What needs to be done »
After removing every image, reproduce the data exactly as it appears.

[Stored items]

■ ■ ■ ■

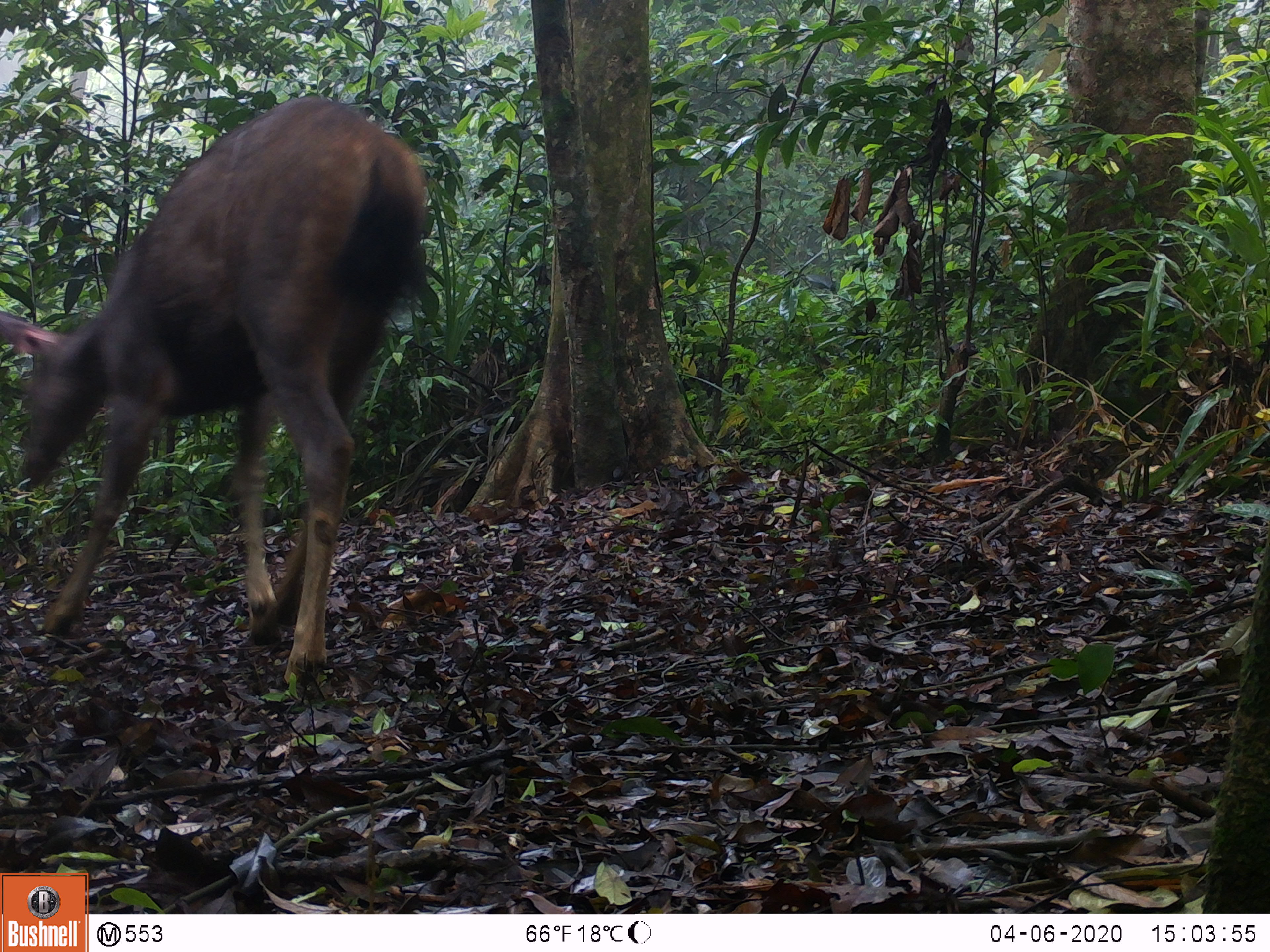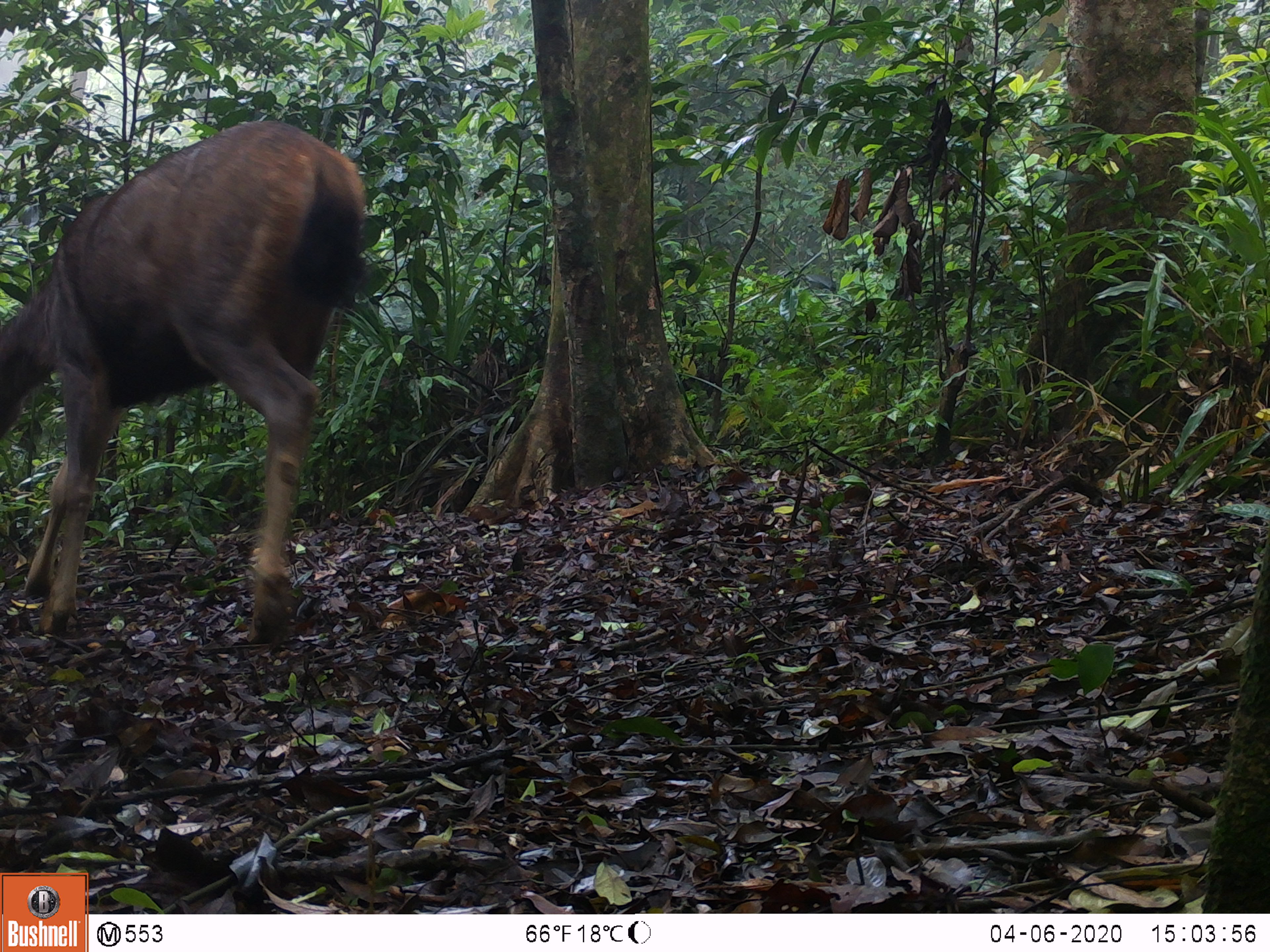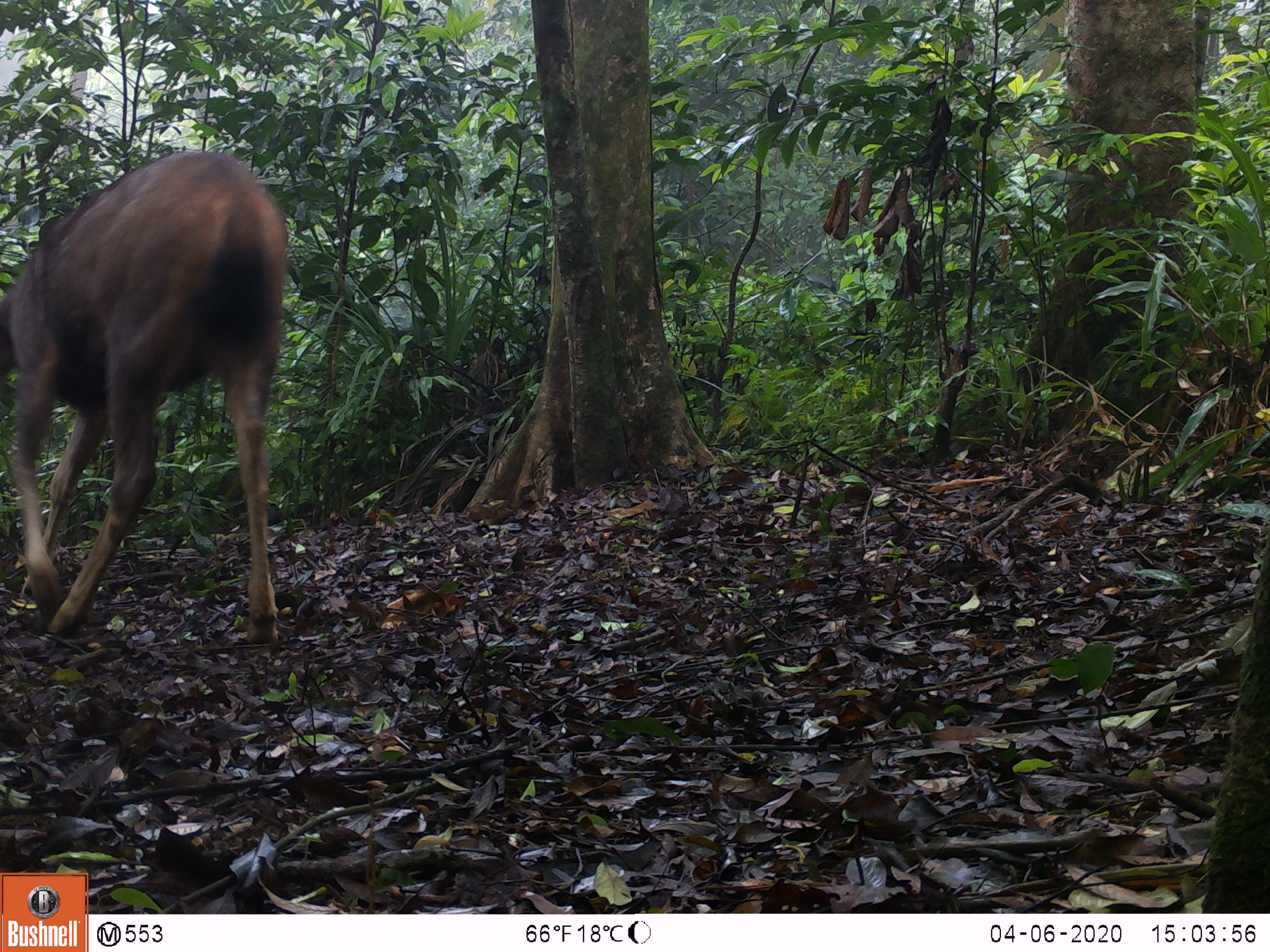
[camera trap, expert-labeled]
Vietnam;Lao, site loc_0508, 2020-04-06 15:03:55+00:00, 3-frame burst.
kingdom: Animalia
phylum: Chordata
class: Mammalia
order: Artiodactyla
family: Cervidae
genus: Rusa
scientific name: Rusa unicolor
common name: sambar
Sambar (Rusa unicolor). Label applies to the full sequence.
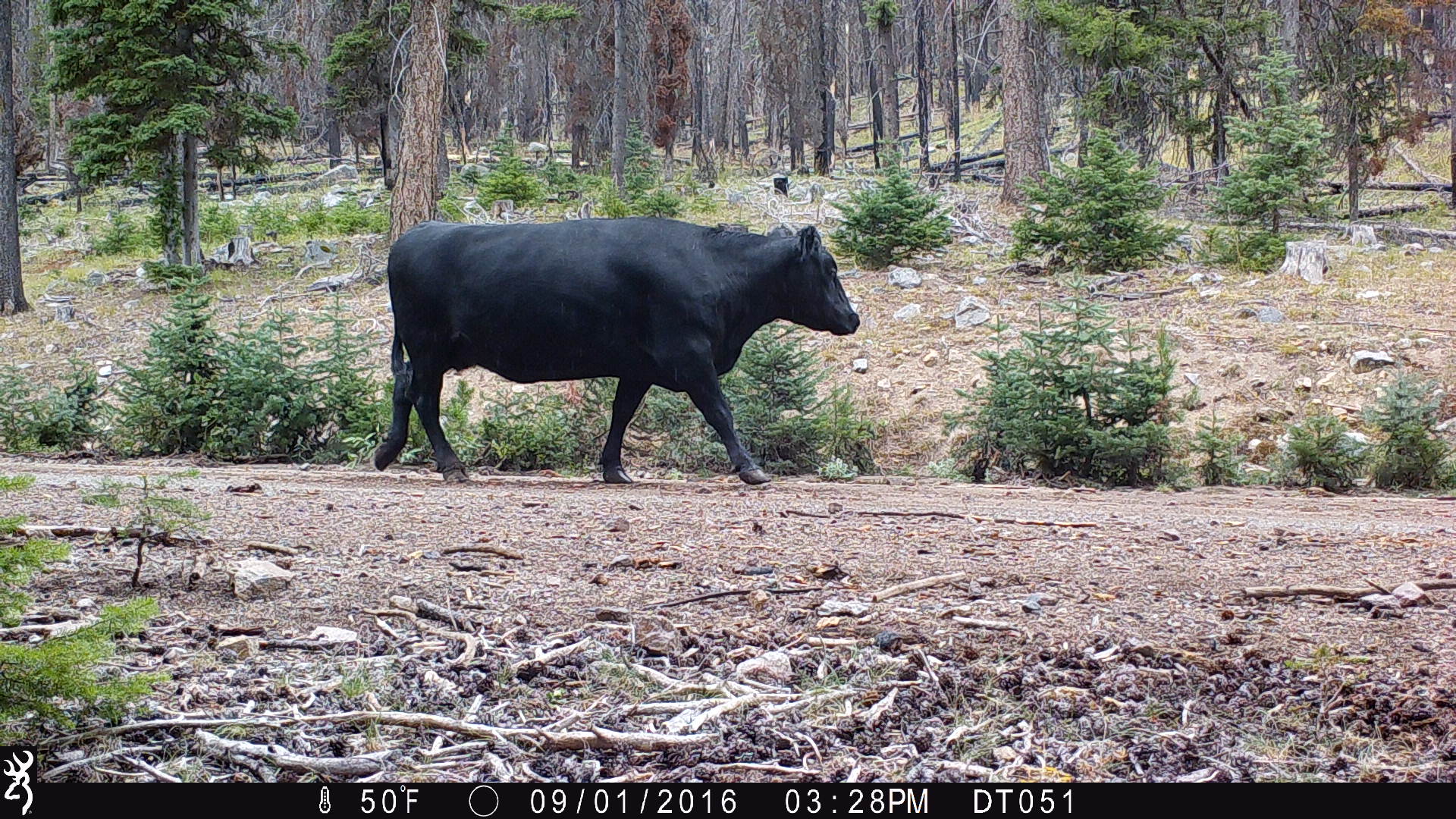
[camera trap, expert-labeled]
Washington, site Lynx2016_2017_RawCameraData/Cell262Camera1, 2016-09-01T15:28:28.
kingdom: Animalia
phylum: Chordata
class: Mammalia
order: Artiodactyla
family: Bovidae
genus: Bos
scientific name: Bos taurus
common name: domestic cattle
Domestic cattle (Bos taurus). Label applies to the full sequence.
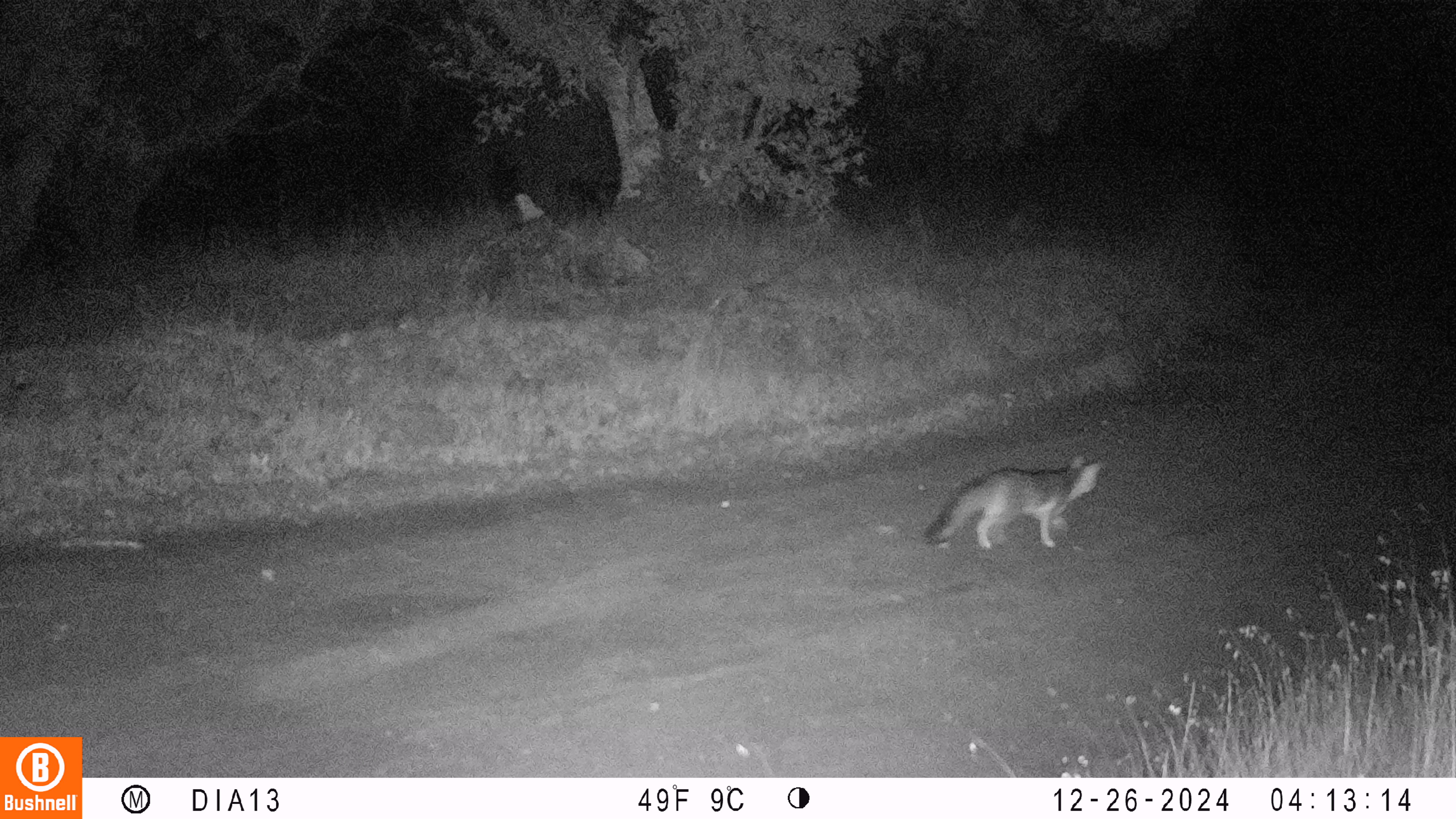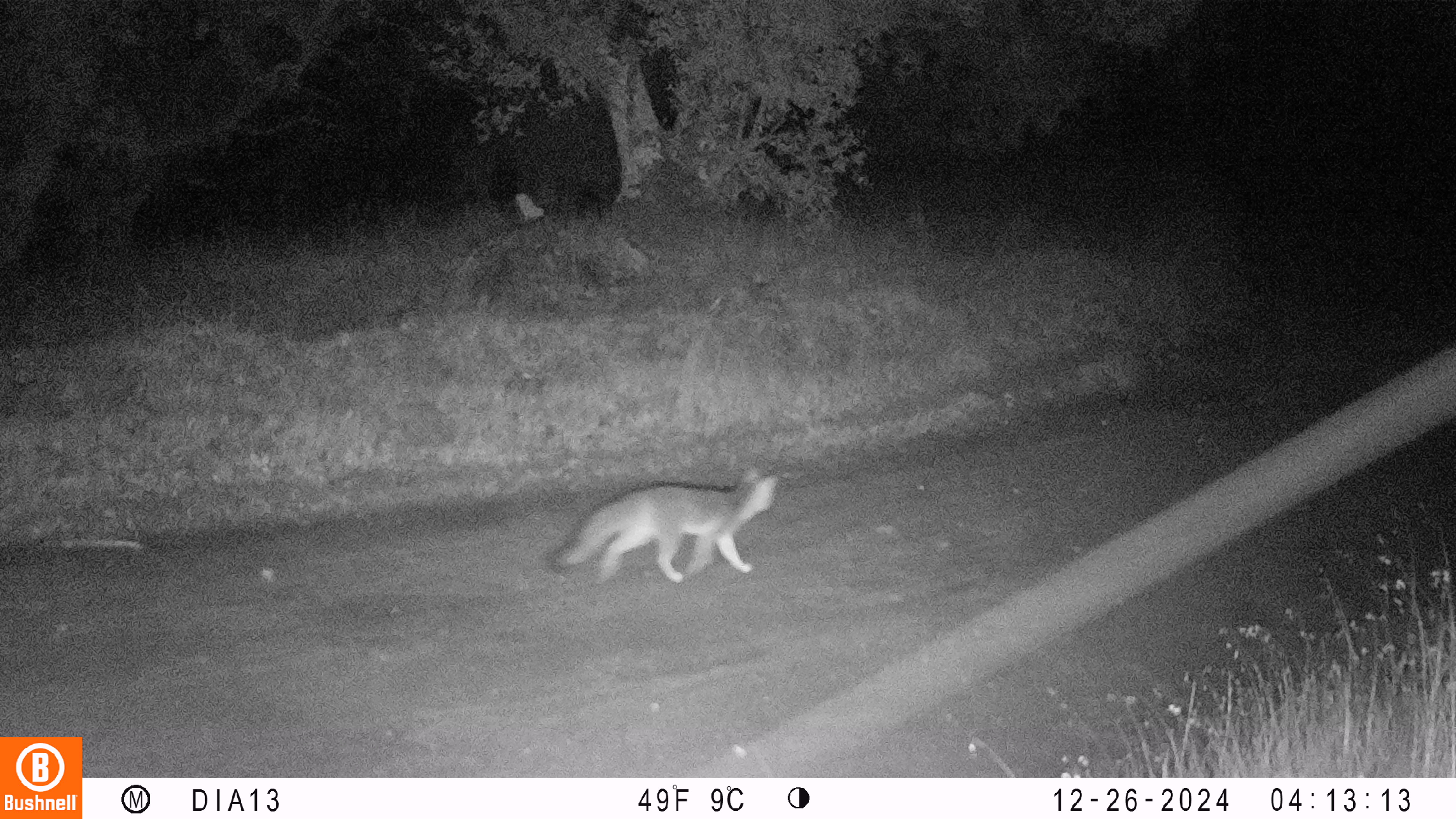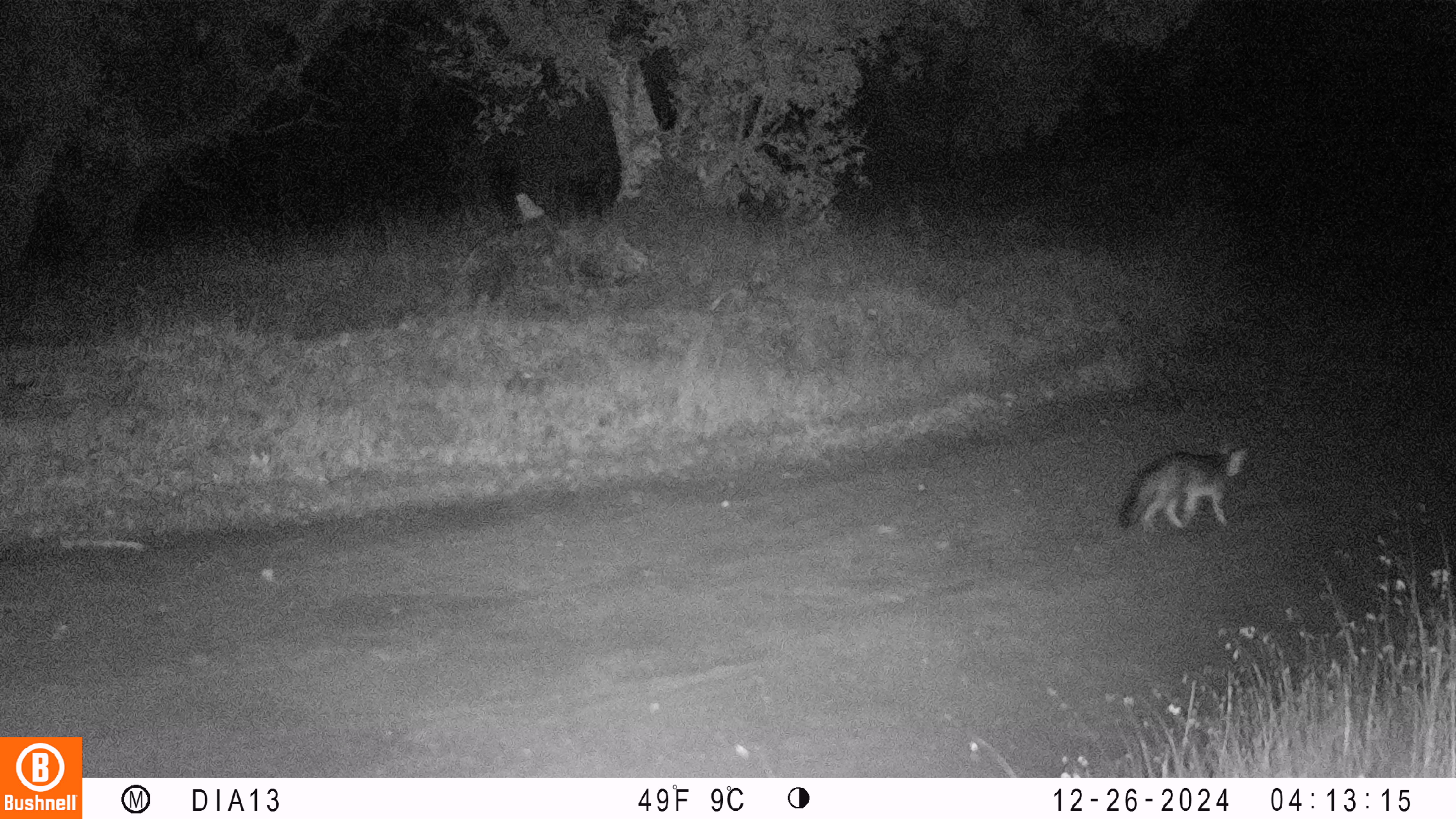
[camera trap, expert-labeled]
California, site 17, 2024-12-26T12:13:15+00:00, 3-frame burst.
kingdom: Animalia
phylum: Chordata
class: Mammalia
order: Carnivora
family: Canidae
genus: Urocyon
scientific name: Urocyon cinereoargenteus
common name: gray fox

■ ■ ■ ■

Response »
[camera trap, expert-labeled]
Vietnam;Lao, site loc_0508, 2020-04-06 15:03:55+00:00, 3-frame burst.
kingdom: Animalia
phylum: Chordata
class: Mammalia
order: Artiodactyla
family: Cervidae
genus: Rusa
scientific name: Rusa unicolor
common name: sambar
Sambar (Rusa unicolor). Label applies to the full sequence.
[camera trap, expert-labeled]
Washington, site Lynx2016_2017_RawCameraData/Cell262Camera1, 2016-09-01T15:28:28.
kingdom: Animalia
phylum: Chordata
class: Mammalia
order: Artiodactyla
family: Bovidae
genus: Bos
scientific name: Bos taurus
common name: domestic cattle
Domestic cattle (Bos taurus). Label applies to the full sequence.
[camera trap, expert-labeled]
California, site 17, 2024-12-26T12:13:15+00:00, 3-frame burst.
kingdom: Animalia
phylum: Chordata
class: Mammalia
order: Carnivora
family: Canidae
genus: Urocyon
scientific name: Urocyon cinereoargenteus
common name: gray fox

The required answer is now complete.